Document text:
**********

I moved from Texas after 17 years to come home to take care of my mom.
My stepfather passed away, and a year later my only brother passed. My dad will have been gone now for 30 years. I left a solid job, and started over to come back to take care of her. It has been 5 years now, and in that process I have had to move into her house, since she has moments when she gets scared when her heart beats too fast. I live in an unfinished basement with no real windows, and a slanted floor. I have done my best to set up the basement with plywood partitions. I do have a toilet down here, but I have had to set up a shower that is at the bottom of the outstairs basement entrance. Amazing what one can come up with when you live with a person who stays up all night and sleeps through the day. She was an artist, and that was her schedule. She does not have a living room with a TV. She sits at the dining room table and watches TV. I cannot get her Medicare assistance due to the fact that she is not in a wheelchair. The strange thing is that she has COPD, a pacemaker (She had 14 heart attacks and was legally dead 4 times in 74), and can barely move back and forth to the kitchen without being totally out of breath. She had her defibrillator turned off a couple of weeks ago, since she just want to die in her home. She refuses to use her C-Pap machine due to the fact that she is claustrophobic. I hear this almost every day. She was an awesome mom when I was growing up, but this is not the person that raised me. It breaks my heart to know that even though she loves me, she is not that woman anymore. I have tried to offer ways to help her, but she gets very upset with me, and makes excuses as to why things should stay as they are. I work from home selling on Etsy, because I have developed my own health issues, both physical, and mental. It takes me two days to recover from just giving her a bath, cutting her hair, or trimming her toenails. She has too keep every bill that she has ever paid, (they are in rubber bands, and stacked up). This also includes every magazine also. The basement I live in is not only my studio, but it contains everything that she ever had, including boxes of things that she always tells me that she didn't get in the move.
So I go digging for them, and then show her, and then she looks at them, and then I have to take them back to the basement. She sleeps at her table during the night, and I never know when she is going to get up, but to be honest (guilt here) I dread it when I hear her feet shuffle to her bathroom and I panic when I don't. I feel trapped in my own personal hell. There is no help, no joy, I am beginning to feel numb one day, sad one day, and angry on others.
I just wanted to thank you all for this site. I have read a lot of your stories, and it has helped me to not feel so alone. God bless and keep you strong.

**********

Data section:
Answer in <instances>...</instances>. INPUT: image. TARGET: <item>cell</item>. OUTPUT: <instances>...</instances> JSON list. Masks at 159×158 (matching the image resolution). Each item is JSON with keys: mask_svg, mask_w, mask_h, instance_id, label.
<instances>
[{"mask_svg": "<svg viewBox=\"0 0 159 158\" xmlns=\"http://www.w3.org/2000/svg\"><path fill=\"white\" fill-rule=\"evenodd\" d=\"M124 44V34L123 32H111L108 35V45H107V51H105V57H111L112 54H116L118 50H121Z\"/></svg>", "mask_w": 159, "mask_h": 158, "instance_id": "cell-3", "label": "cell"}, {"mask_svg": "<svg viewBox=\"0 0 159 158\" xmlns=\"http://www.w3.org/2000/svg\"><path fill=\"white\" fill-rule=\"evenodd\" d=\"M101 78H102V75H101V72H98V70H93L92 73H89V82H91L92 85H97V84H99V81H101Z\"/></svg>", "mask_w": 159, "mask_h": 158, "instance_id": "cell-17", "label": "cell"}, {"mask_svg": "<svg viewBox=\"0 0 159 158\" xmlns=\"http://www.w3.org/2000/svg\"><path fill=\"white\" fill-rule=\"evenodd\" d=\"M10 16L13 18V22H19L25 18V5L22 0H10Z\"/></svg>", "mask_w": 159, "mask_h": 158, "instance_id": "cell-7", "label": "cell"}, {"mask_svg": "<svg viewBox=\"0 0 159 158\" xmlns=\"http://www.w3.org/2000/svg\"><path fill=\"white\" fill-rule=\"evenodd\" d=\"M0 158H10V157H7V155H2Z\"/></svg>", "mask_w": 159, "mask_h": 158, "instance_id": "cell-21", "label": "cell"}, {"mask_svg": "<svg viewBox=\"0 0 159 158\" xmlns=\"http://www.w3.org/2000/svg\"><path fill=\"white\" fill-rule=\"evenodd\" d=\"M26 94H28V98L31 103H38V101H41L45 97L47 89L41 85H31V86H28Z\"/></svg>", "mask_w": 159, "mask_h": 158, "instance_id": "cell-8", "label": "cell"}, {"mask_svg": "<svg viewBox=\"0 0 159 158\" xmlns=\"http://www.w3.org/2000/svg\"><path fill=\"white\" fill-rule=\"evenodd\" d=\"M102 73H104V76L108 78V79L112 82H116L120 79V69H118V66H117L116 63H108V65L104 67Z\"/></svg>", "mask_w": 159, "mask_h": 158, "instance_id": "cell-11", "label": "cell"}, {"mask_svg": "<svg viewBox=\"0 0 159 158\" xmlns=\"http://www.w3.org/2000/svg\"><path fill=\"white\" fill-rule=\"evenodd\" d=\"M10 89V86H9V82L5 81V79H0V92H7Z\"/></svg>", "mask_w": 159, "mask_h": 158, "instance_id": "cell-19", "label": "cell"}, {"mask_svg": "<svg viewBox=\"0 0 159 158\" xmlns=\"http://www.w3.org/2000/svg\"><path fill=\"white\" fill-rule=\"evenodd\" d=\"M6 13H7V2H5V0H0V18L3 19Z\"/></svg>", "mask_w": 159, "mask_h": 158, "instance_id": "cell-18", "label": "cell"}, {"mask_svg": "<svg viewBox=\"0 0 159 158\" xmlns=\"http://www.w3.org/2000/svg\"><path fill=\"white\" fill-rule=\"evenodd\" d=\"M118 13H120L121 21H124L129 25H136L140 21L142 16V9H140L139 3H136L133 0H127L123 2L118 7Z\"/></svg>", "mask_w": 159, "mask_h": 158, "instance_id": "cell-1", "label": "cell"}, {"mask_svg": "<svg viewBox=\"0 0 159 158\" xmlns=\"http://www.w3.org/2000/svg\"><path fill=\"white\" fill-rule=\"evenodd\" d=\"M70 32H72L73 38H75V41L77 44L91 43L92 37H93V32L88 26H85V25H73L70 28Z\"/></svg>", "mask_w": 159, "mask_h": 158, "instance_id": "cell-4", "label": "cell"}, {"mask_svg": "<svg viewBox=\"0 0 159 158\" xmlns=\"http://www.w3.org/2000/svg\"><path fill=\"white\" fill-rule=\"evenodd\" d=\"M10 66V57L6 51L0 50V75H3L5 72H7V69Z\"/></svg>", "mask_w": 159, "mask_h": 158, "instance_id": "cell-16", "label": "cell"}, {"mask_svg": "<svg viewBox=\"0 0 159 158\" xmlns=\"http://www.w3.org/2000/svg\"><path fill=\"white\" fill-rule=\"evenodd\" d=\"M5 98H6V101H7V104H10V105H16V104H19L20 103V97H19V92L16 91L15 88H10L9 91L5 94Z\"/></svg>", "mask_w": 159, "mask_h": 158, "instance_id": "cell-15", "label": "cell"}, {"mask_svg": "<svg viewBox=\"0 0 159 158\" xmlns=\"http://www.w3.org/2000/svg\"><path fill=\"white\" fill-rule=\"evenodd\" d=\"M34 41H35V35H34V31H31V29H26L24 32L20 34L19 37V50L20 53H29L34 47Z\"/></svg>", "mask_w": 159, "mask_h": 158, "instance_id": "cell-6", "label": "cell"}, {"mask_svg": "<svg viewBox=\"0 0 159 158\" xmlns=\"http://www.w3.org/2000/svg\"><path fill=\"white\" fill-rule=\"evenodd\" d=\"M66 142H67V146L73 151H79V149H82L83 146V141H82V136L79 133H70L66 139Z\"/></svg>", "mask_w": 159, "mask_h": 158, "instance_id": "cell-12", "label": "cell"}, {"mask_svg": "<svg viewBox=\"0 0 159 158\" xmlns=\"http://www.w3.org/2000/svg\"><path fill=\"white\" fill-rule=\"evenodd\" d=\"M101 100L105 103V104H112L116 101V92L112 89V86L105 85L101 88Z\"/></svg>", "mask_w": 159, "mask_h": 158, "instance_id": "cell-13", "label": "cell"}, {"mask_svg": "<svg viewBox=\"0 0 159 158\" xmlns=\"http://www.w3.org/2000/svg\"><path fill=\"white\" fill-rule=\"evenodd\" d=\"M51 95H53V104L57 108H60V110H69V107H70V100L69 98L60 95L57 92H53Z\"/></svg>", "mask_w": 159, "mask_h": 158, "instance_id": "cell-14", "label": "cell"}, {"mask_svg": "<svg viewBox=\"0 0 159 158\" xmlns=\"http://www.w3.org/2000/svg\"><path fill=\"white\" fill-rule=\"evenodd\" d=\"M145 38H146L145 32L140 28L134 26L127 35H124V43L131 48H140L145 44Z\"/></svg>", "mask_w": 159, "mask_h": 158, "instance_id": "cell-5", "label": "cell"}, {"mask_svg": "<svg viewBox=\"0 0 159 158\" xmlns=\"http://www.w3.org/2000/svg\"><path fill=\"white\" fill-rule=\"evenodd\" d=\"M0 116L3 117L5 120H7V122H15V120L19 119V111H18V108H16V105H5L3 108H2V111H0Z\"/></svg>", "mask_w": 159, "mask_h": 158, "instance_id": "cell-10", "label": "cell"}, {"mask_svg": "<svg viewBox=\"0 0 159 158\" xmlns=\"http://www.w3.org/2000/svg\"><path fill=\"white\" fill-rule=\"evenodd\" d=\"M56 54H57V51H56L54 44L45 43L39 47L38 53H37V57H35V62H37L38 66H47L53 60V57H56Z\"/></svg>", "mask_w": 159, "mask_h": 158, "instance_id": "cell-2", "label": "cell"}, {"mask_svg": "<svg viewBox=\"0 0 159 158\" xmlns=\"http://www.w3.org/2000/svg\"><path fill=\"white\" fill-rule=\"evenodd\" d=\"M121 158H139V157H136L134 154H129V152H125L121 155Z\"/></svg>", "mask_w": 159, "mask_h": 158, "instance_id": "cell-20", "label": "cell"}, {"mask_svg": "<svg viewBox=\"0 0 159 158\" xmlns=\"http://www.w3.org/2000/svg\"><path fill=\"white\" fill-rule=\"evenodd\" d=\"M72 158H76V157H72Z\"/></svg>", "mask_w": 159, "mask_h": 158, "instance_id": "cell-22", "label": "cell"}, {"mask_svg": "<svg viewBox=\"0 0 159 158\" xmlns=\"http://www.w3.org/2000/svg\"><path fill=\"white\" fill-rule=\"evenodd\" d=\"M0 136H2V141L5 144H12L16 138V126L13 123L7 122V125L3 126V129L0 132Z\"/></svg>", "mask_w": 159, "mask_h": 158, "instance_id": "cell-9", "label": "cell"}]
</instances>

**********

Instructions:
1. In the caregiver's account, list every task the writer says takes two days to recover from.
2. Print the stretch of the caregiver's account from "So I go digging" through "angry on others.".
None of the data is needed for this work.

Problem solutions:
1.
- Giving her a bath
- Cutting her hair
- Trimming her toenails

2.
So I go digging for them, and then show her, and then she looks at them, and then I have to take them back to the basement. She sleeps at her table during the night, and I never know when she is going to get up, but to be honest (guilt here) I dread it when I hear her feet shuffle to her bathroom and I panic when I don't. I feel trapped in my own personal hell. There is no help, no joy, I am beginning to feel numb one day, sad one day, and angry on others.